* Excerpted passage *
- - -
The Mayor went on to say, “Every day we must get rid of 40 or more dead horses that have been abandoned by their owners. Some of these are allowed to decay so they are easier to cut up and move. I get letters about the bloated, dead horse in the streets, yet there is little we can do about it. After all, a horse can weigh 1,300 pounds.”
Two days later In Washington, the head of the EPA spoke to reporters.
She was asking their papers to get the story out quickly and hasten delivery of the news across the country.
She said, “This is the worst environmental disaster in our history. The Spindletop has spewed at least 300,000 barrels of oil onto the land around the well.
“I have asked for treasury department agents to be sent to Texas to investigate who was responsible. We will identify those who were responsible and insist that they restore the land to the same condition it was before the oil spill. They will pay.
“I have been told it will take at least a week to stop the flow of oil. A million barrels of oil could be spilled before this disaster is brought under control.
“The environment is too precious to allow this wanton, irresponsible drilling for oil to continue unchecked. Imagine what a million barrels of oil will do to the plants and animals – and to our water supply.”
- - -
* Extracted material *
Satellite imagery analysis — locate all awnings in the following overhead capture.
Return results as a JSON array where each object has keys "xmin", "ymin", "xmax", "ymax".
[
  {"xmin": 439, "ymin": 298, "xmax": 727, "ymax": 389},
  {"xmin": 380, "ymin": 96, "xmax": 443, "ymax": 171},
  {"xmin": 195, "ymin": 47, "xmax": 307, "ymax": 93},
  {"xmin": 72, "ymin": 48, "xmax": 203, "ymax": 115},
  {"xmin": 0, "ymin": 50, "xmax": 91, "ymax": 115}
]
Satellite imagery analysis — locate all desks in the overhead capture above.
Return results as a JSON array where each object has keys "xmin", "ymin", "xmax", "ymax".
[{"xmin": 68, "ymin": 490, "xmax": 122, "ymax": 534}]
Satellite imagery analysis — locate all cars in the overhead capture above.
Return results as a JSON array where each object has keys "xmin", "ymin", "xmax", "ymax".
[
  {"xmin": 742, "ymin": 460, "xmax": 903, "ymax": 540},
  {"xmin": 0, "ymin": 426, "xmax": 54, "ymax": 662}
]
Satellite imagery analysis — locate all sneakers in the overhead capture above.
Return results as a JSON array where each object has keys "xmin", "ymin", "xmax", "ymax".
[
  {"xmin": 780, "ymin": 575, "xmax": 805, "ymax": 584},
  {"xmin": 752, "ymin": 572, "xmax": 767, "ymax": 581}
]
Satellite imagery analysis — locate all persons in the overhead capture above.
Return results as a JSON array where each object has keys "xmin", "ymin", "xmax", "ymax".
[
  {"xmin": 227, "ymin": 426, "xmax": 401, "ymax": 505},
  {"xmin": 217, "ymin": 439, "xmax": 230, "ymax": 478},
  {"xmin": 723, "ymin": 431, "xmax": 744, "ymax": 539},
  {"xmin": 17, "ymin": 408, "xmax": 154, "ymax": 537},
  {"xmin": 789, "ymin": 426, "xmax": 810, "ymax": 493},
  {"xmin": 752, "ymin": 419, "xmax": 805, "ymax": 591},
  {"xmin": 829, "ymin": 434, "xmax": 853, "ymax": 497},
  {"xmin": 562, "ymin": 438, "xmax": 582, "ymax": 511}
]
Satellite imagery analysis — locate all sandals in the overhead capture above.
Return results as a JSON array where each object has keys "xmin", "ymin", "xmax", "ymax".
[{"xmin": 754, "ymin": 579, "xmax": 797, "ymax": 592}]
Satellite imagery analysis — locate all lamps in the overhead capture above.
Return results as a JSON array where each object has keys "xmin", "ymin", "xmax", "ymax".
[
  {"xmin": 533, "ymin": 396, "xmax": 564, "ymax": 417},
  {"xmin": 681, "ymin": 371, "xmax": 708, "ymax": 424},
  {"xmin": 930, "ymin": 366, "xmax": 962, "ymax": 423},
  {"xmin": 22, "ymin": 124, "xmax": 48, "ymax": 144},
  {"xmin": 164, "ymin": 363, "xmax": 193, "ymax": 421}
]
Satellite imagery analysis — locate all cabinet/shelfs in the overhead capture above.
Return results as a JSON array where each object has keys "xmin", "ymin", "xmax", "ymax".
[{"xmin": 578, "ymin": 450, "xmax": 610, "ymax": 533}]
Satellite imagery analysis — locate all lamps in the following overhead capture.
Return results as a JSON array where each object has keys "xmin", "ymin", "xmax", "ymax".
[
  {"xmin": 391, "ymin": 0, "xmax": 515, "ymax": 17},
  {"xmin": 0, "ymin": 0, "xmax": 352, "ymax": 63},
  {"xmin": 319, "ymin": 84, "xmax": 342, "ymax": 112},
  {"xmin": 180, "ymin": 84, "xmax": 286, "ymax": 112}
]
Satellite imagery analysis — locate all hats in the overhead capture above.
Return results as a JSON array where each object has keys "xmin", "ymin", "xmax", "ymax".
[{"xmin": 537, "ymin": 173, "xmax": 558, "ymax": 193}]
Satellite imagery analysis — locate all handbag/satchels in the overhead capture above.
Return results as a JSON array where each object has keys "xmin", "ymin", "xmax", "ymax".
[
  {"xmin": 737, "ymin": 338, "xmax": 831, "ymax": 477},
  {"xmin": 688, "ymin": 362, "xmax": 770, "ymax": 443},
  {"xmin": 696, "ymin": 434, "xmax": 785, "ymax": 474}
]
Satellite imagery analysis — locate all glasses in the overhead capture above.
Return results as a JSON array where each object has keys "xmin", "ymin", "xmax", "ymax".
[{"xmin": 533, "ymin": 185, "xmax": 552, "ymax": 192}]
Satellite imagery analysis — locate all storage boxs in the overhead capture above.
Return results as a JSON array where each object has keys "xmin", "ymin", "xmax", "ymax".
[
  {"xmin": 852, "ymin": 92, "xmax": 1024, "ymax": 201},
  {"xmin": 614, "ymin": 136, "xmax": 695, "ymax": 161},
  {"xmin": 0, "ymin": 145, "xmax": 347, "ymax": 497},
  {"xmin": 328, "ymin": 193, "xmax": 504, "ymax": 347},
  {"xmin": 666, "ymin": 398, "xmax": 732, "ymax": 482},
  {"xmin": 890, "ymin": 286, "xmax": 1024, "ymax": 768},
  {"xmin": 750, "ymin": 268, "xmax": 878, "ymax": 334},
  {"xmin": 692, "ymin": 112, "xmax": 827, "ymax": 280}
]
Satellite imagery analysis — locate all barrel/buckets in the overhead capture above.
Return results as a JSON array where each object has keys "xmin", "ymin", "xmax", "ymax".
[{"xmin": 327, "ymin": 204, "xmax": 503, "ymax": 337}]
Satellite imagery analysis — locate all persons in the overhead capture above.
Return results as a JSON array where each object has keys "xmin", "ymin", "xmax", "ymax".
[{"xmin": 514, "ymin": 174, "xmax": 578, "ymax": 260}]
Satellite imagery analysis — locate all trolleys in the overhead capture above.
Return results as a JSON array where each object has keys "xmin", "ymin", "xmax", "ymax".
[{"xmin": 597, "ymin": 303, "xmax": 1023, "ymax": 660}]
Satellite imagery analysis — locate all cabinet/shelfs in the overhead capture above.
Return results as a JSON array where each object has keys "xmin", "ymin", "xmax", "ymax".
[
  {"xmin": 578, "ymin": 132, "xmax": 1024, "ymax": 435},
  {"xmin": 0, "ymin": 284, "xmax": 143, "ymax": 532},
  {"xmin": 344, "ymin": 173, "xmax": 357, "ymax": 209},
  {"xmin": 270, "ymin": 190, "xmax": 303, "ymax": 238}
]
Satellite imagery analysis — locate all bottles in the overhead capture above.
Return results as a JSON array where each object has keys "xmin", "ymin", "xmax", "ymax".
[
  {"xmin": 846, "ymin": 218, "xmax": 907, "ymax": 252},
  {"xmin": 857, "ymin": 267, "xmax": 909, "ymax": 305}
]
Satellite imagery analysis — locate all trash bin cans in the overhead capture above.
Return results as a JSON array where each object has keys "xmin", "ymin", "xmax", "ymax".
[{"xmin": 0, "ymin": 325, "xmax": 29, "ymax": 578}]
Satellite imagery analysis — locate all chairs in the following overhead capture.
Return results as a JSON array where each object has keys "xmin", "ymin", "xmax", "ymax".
- - -
* Directions *
- 1) In the passage about the Spindletop oil spill, how many barrels of oil does the head of the EPA say the well has already spewed onto the land?
- 2) List every number written in digits in the passage about the Spindletop oil spill.
- 3) Pick up the passage about the Spindletop oil spill after its final sentence and write what comes next.
The listing has nothing to do with what is asked here.

* The answers *
- 1) At least 300,000 barrels.

- 2) 40, 1,300, 300,000

- 3)
One reporter asked, “Will this hurt the new horseless carriage industry?”
The answer recorded in the newspaper was, “No. After all, horseless carriages are only used in the cities and only travel six or seven miles during the day. There can’t be more than a few thousand – no more than six thousand – horseless carriages across the entire country.
“What concerns me”, she went on, “is what happens when there are ten times that many?
“Then, people will probably forget about horse manure and how it affected living conditions in the cities. At that point, we’ll turn our efforts to fighting the use of automobiles.”
Startled, I looked up, while the TV reporter was discussing how the EPA had stopped construction of coal-fired power plants by issuing a rule limiting CO2 emissions to 1,100 pounds per MWh.
Confused, I stood up. Had I imagined the EPA was trying to stop the use of fossil fuels after they had been the source of so much progress?
- The article is based on events in 1901. The facts are correct, except that the EPA was not then in existence and the personages of the Mayor and the head of the EPA are fictitious.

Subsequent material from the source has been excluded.